GREEN BAY– Yesterday, Region 5 of the federal Environmental Protection Agency (EPA) announced $11.5 million in Great Lakes Restoration Initiative grants to Midwestern states. Among the recipients were Green Bay Metropolitan Sewerage District (NEW Water) which received $338,438 for buffers on ephemeral headwaters in Fox River sub-watersheds; an adaptive management technique to improve water quality in a region without the over burdensome expense of massive infrastructure upgrades that provide minimal impacts. This approach by NEW Water is in line with market-based approaches for nutrient reductions that includes water quality trading.
While few examples of water quality trades, including one at Heart of the Valley Metropolitan Sewerage District in Kaukauna, currently exist in Wisconsin, a new approach, 2019 Senate Bill 91, will help to promote more of these market-based approaches to water quality in Wisconsin. This legislation, better known as P3: Wisconsin’s Trading Marketplace to establish more Pollution Prevention Partnerships, is authored by Senator Robert Cowles (R-Green Bay), Representative Joel Kitchens (R-Sturgeon Bay) and Senator Jerry Petrowski (R-Marathon). 2019 Senate Bill 91 and the companion, Assembly Bill 113, have fostered the support of over 30 groups. This legislation awaits a vote in the full Assembly before it may advance to the Governor’s desk for his signature.
“P3: Wisconsin’s Trading Marketplace represents an exciting and innovative opportunity to provide farmers and other nonpoint sources with some financial incentive to implement more advanced land and water management practices. This bipartisan, groundbreaking effort will promote more water quality trades by introducing a third-party clearinghouse into the currently inflexible pollutant trading process to create a marketplace for trades. Adding this ‘middle-man’ to the equation will encourage more sewerage districts and factories to seek out these beneficial agreements by reducing the red tape and eliminating the difficulty presented by having to create a relationship between point and nonpoint source partners.”

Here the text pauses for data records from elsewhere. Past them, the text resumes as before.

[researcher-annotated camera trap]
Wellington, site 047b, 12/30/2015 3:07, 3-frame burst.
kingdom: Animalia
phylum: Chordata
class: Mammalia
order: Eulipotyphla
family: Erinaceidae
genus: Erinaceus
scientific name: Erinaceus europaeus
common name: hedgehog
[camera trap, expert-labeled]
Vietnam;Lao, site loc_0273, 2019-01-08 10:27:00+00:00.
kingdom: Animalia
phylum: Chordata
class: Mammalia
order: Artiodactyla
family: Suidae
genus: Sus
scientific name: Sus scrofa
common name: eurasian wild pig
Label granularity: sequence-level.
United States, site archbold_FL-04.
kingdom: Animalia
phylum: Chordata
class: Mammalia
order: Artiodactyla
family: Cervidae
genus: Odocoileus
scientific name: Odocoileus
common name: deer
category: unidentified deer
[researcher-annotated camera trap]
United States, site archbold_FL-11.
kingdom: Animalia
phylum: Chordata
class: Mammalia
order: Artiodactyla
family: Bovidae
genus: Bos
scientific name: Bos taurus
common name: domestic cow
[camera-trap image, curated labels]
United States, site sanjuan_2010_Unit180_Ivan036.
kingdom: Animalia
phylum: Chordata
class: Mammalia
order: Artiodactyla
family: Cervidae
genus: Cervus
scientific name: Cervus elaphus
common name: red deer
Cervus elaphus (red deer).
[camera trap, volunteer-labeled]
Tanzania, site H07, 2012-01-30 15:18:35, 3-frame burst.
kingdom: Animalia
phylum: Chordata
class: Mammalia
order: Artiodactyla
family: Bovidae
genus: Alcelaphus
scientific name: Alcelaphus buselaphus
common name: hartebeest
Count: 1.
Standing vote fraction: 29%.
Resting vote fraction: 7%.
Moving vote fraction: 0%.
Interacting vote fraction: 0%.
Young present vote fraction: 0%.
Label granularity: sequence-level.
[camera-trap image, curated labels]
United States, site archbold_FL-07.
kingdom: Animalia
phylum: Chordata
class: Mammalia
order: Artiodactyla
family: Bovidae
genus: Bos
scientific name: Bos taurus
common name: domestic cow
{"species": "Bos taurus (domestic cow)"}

“This current announcement by EPA demonstrates their clear commitment towards helping the State of Wisconsin implement the nation’s first statewide water quality trading marketplace. While the goal is to create a reduction in nutrients entering waterways to help clean up our waters, these pollution prevention partnerships would have numerous ecological, financial, and recreational benefits. These trades would be beneficial to all Wisconsinites and tourists to our great state, not just those involved in trades. By bringing more farmers to the table and incentivizing them to implement proven land conservation strategies, coupled with the opportunity for industry to comply with permit requirements in a more cost effective manner, this bill has the potential to make a positive impact on our state’s environment and economy. I’m glad to have it reaffirmed that EPA will be a partner, not a problem, when we implement this legislation.”